***** Data section *****
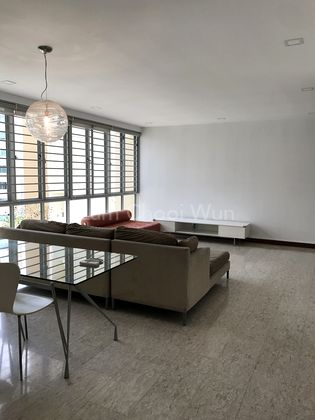 Spacious living / dining area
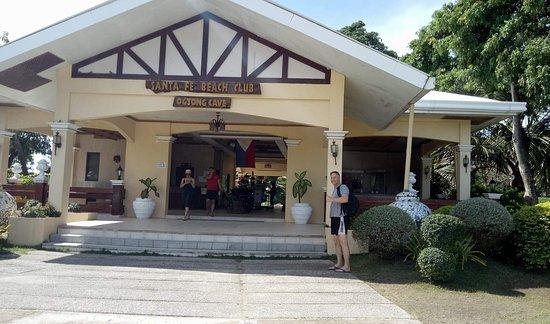 ออกทองเคฟรีสอร์ท: Resort Entrance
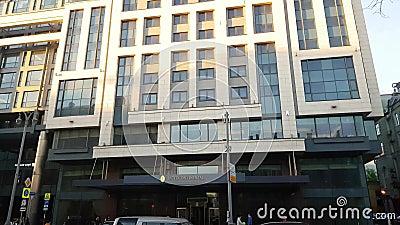 Hôtel intercontinental sur la rue de Tverskaya à Moscou banque de vidéos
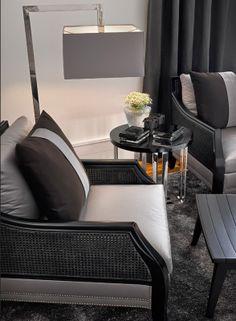 Tabletop arrangement: Manor House - Casa do Passadiço.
*****
■ **What you should do**
For this exercise, transcribe exactly only the lines from the one containing "Hôtel intercontinental sur" through the end of the listing, inclusive, without the pictures.

■ **Written response**
 Hôtel intercontinental sur la rue de Tverskaya à Moscou banque de vidéos
 Tabletop arrangement: Manor House - Casa do Passadiço.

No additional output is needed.